Further proof that the Chinese prefer to have their gold in hand can be seen in jewellery sales. Chinese love of gold jewellery surpassed the US as the world’s second-biggest retail gold market, after India, last year. Total consumer demand on the Chinese mainland, Hong Kong and Taiwan reached 363.3 tons, 23.5% up on a the previous year, according to the World Gold Council. Demand grew even in the fourth quarter – up 20% – while gold demand elsewhere dropped.
Nor are the Chinese slouches when it comes to production. Chinese miners are expected to increase their output by over 10% in 2008, reaching 300 tonnes. That would see the country overtake South Africa as the world’s largest gold producer.
Some say it was the largest producer in 2007. Dispute arose because of a clash in the experts’ statistics. Gold Fields Mineral Services put production at 276 tonnes, China Goldfields Association counted 270 tonnes.
Mining companies were the first target…
Mining companies were the main target of Shanghai’s futures contracts. The aim was to provide the facility for the gold miners to hedge production. The first deal showed the way – it was between China National Gold Group and Jiangxi Copper.
China Daily quoted the explanation of the rational given by Jiangxi vice president, Wang Chiwei.
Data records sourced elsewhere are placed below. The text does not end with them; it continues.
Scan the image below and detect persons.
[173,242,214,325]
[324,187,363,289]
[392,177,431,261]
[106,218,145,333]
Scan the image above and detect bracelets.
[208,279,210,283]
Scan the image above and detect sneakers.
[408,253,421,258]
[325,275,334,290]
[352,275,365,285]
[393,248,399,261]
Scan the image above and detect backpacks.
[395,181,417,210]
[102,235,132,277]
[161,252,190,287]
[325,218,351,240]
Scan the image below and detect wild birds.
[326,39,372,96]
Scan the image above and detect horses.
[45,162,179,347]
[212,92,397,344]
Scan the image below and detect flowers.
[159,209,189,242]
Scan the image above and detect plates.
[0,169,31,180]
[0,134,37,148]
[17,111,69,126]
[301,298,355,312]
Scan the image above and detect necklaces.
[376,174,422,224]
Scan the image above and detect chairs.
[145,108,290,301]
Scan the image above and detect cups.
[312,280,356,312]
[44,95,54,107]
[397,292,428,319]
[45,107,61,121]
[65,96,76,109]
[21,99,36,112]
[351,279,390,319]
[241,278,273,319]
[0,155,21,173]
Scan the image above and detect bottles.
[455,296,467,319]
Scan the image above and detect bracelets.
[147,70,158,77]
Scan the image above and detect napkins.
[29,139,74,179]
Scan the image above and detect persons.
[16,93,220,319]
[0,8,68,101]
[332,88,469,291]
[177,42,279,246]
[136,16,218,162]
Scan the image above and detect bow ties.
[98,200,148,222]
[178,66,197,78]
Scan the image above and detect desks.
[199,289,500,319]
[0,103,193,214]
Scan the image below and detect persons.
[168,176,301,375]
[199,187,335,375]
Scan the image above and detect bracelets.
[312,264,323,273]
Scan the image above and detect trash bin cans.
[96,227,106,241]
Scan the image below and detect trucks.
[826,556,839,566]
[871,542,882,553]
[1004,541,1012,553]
Time taken to for his company to refine gold from copper concentrates was four months, yet the fee was only $5 an ounce. Even a small gold price movement would wipe it out.
Yet locking out the punters has reduced the depth and scale of the gold futures market. The exchange has not been able to keep up with booming gold production at home and soaring world gold prices.
….now it is the $1.8 trillion savers’ market
At the same time, the commercial banks have wanted to market gold-linked products into the booming retail banking market. The Chinese are famous savers – over a quarter of Chinese hold bank accounts, and they typically put aside 25% of their income. Last year that came to $1.8 trillion!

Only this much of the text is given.